L’homme qui se jouait ainsi de sa peine dans un artifice de paroles, Clara le voyait souffrir si cruellement qu’elle ne retenait qu’avec effort des mots de pitié féminine. Combien elle eût voulu lui dire… Ah ! savait-elle même ce qu’elle eût dit ?… Cependant il continuait :

— Le bonheur du peuple a d’étranges exigences. Il voulait que ce prince charmant fût écarté du trône. Il fallait pour cela que, dans sa courte vie, l’archiduchesse eût le temps de donner naissance à l’enfant d’un autre époux. On l’unit donc à l’homme le plus sage du royaume, le mieux fait pour exercer une régence féconde, le plus capable de pacifier les États agités ; et, bien qu’elle ne l’aimât pas, la princesse mit à le prendre pour époux toute la douceur et la docilité de son âme vaillante. Elle ne fut point malheureuse.

— Eh ! qu’en sait Votre Majesté ? s’écria Clara frémissante.
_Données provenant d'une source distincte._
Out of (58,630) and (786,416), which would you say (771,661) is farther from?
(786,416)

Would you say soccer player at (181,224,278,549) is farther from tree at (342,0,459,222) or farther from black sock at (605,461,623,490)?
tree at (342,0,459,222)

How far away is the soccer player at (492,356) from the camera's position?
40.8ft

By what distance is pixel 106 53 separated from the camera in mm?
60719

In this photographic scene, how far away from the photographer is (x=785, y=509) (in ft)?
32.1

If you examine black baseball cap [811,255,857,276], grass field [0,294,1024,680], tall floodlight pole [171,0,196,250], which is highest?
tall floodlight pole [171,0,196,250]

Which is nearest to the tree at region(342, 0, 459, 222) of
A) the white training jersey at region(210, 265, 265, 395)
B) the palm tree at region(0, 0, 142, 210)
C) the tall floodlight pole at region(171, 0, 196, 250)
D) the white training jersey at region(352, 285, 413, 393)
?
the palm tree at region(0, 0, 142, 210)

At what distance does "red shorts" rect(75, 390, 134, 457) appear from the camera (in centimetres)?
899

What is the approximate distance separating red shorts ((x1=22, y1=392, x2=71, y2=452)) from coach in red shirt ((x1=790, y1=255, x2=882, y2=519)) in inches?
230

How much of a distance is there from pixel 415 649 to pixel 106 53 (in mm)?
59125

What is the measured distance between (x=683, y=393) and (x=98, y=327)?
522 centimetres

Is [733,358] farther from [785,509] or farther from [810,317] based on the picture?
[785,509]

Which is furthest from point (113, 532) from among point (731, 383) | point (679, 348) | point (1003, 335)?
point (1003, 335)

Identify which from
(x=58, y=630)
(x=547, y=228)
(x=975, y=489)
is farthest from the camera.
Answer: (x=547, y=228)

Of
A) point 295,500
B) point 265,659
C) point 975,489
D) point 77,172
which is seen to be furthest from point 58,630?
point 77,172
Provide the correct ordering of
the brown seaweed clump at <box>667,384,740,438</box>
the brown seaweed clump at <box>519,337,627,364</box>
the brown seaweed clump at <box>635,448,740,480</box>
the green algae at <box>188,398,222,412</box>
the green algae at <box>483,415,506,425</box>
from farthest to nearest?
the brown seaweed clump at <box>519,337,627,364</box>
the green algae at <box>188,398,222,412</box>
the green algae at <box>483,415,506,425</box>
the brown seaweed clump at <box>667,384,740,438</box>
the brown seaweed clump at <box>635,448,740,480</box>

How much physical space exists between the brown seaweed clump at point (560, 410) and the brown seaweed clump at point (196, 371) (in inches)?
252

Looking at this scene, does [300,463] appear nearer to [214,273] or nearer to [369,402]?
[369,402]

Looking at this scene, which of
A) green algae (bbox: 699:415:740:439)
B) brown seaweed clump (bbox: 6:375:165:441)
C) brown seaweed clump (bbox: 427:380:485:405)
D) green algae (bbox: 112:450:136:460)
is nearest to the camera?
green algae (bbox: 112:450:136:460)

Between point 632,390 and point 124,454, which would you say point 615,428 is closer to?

— Je sais, répliqua le roi, que tout sacrifice comporte sa couronne. On peut souffrir et être heureux. La jeune reine à qui nous pensons en ce moment n’aura peut-être pas, en sa vie délicate, le bonheur qu’elle convoitait. Elle en possédera un autre, plus âpre, assis sur la félicité générale, et son âme en sera inondée.

À ce moment, le grand maréchal d’État fut introduit dans le cabinet du roi. Il était prêt pour la séance du Parlement, qui allait s’ouvrir tout à l’heure, botté jusqu’aux cuisses, ses reins puissants serrés dans le drap fin de la tunique blanche, la lourde épée de parade au côté, étincelant de décorations.

— Je suis à vous, Zoffern, lui lança amicalement le roi.

Le maréchal ne souffla mot. Dressant contre la boiserie sa taille d’hercule, le chapeau à panache au bout du bras droit, la main gauche à la garde de l’épée, orgueilleux, imposant, vénérable, il se tenait, sous ses cheveux d’argent, dans l’attitude d’un jeune soldat devant son chef

— Vous m’excusez, mademoiselle Hersberg, dit Wolfran, le maréchal me réclame…

Il se leva : Clara prit congé. De si fortes émotions l’avaient agitée qu’elle en demeurait comme en léthargie. Cependant, en passant devant le vieux colosse couvert de diamants, d’argent, d’or et de soie, et qui signifiait si bien, avec ce mélange de hauteur et de respect religieux, le rôle théâtral et nécessaire de l’aristocratie, elle eut une révélation. D’être l’idole d’un tel serviteur, Wolfran se trouvait soudain magnifié.

Sans façon, il lui tendit la main.

— Pensez un peu à ce que nous avons dit aujourd’hui, n’est-ce pas ?

Clara leva vers lui son beau visage angoissé. Dès lors, il sentit qu’il possédait l’esprit de cette femme.